Pultrusion technology of manufacturing of fiber composites with polymer matrix appears to be energy-efficient and resource-saving.
Economic and environmental factors favor use of a thermoplastic matrix but due to the high viscosity of melts it is difficult to achieve high productivity and high quality of fiberfills impregnation with this type of matrix.
Products manufactured under this technology are widely used in the following industries:
- In the agriculture and chemical industries for manufacturing of chemically resistant to aggressive media slatted floors with enhanced strength characteristics used in the construction of livestock facilities, chemical plants, etc.;
- in the construction industry for the production of glass-fiber reinforcement, profiles, carcasses, stiffening bars for PVC-windows, etc.;
- in the aerospace industry for manufacturing of structure components of aircraft;
- in the sports and tourism industries for manufacturing of equipment exhibiting enhanced strength properties: skis, ski poles, golf course flagsticks, tent and hovel constructions, etc.;
- in electrical power engineering for manufacturing of dielectric structures, fiberglass rods used in composite insulators and as supporting structures for elements of signaling blocks, and fiberglass profiles used in manufacturing of transformers and electric motors;
- in commercial production, using grains of long-fiber molding material (LLM) as a raw material for subsequent manufacturing of structures and products with enhanced strength and chemical properties;
- in the automotive industry for the production of structural and complex parts of the vehicles with enhanced stiffness, rigidity and lightness;
- and in many other industries and plants, using mechanisms, structures and materials, which meet high standards of chemical, dielectric and strength stability.
As the materials are pulled through a die in the standard pultrusion process the process is only suited to manufacture straight profiles.

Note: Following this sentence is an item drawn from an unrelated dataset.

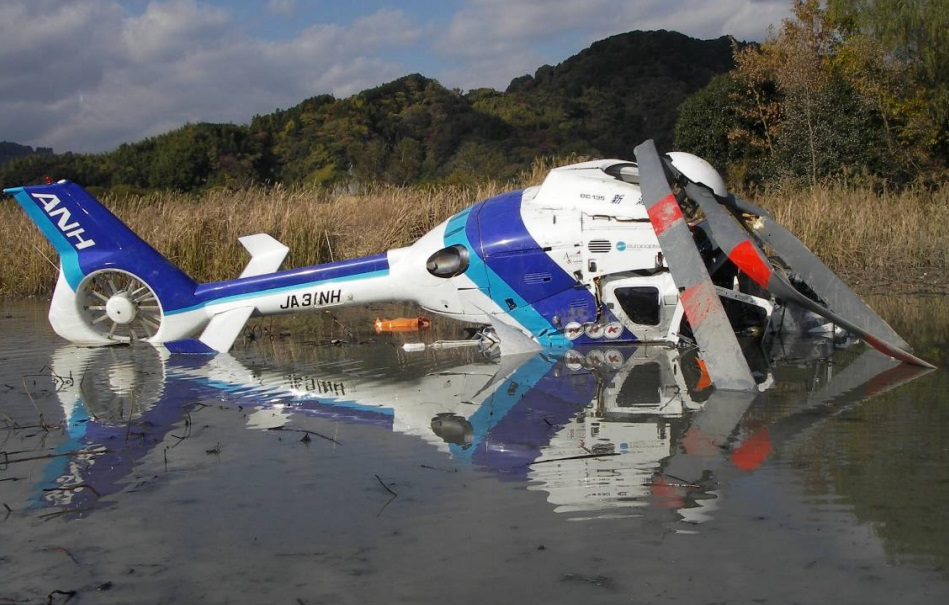 Wreckage of All Nippon Helicopters Airbus EC135T2 JA31NH near Shizuoka Heliport (Credit: JTSB)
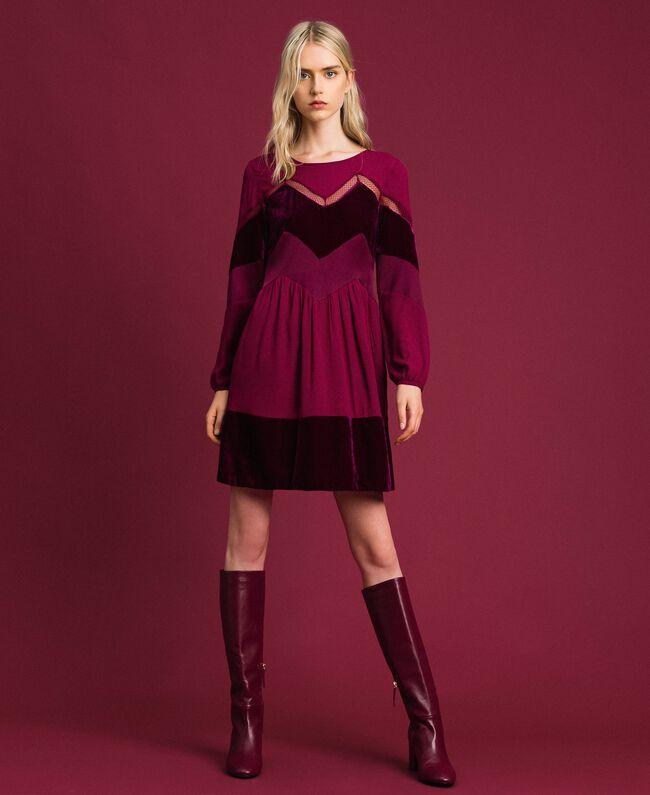 buy popular a2cd5 535a6 Abito con dettagli in velluto Donna, Rosso | TWINSET Milano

In a recently developed modification of the process, developed and patented by Thomas GmbH + Co. Technik + Innovation KG, the die is no longer stationary but moving back and forth along the profile to be manufactured. This modified process, known as "Radius-Pultrusion" allows also to manufacture two- and three-dimensional curved profiles. It also is beneficiary for a number of tasks in the linear process especially if quite complex textile reinforcements with a low rate of distortion are needed.
The design of pultrusion machines varies. Two often used types are reciprocating (hand-over-hand) and continuous (cat-track).
For the radius pultrusion process the layout of the machines has two moving stages similar to the hand over hand pulling unit, but as the process is intermittent with only one puller and the mould mounted on the stage of other one. Whether the stages are moving linear or circular depends on the type of profiles to be manufactured. The minimum radius for a linear machine with rotating stages is approx. 2 m. For smaller radii a circular movement of the mould and gripper stage is necessary.